6. There are then two decisions in relation to documents. (i) The Claimant challenges the refusal of HHJ Wood to provide him with her notes of her decision of 24 March 2022, and a typed version. As I read the papers, he now has that note of her reasons. In so far as he seeks some other notes which the judge may have made, he is not entitled to those. (ii) The Claimant also seeks to challenge the ongoing refusal or failure of the Magistrates Court to provide the court clerk's notes of the hearing of 16 October 2019, which have been provided to the CPS, and which are cited in the AoS. I consider that he should have been provided with those notes, at the same time as they were sent to the CPS. He should be sent them now, so that all are treated equally. However, I decline to grant permission for that to be pursued to an order, because the challenges to the various decisions are out of time or hopeless, with or without them. Nonetheless, I hope that the CPS and Court Service, reading this will provide them to the Claimant so that if there is a renewed application everybody is on an equal footing, and there will be no suspicion that something favourable to the Claimant has been omitted.

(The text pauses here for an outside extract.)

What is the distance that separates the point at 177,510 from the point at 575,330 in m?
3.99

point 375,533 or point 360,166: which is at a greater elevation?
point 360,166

7. This is not a case for a protected costs order. The public interest points are not sustainable on the his own case, and in view of the delay. The provision of a financial statement is not a breach of Article 8, and arrangements can be made for the protection of private and confidential material."
"10. Challenges 7 and 8, against Harrow Crown Court and Isleworth Crown Court in respect of refusing to extend time for appealing conviction and sentence, on 15.3.22 and 24.3.22. The Claimant's application to appeal (seemingly filed on or around 4.2.22) stated he had 'recently' been advised that an arguable defence may exist if the court officer said to have been assaulted was not acting in execution of his duty. No date was given, nor any explanation for why advice had not been sought sooner. No reasons at all were given for delay in bringing the multiple other grounds of appeal which the Claimant sought to advance, all of which could have been brought in time. The Crown Court had no jurisdiction to consider these applications given the Claimant had applied to state a case on 31 October 2019 (s.111(4) MCA 1980). In any event, even if that jurisdictional bar did not exist, the learned judges were entitled not to permit an extension of time and made no error by not doing so. Her Honour Judge Wood at Harrow gave an appropriate decision on 15.3.22, as follows:
"There is no good reason for giving leave to appeal out of time. A change in the law has not been regarded as a good reason (R v Mitchell: 1977). If correct, the fact that the appellant may have an arguable defence of which he has only recently become aware is not, in itself, a good reason for extending time. There is no reason put forward for the need to extend time to appeal on the other grounds: those grounds were known and evident at the time of conviction."
11. The Claimant's application for leave to appeal out of time appears also to have been separately referred to His Honour Judge Wood at Isleworth on 24.3.22. The reasons for that referral are unclear. His Honour Judge Wood endorsed "application refused" on the same date, mirroring the decision of Her Honour Judge Wood at Isleworth."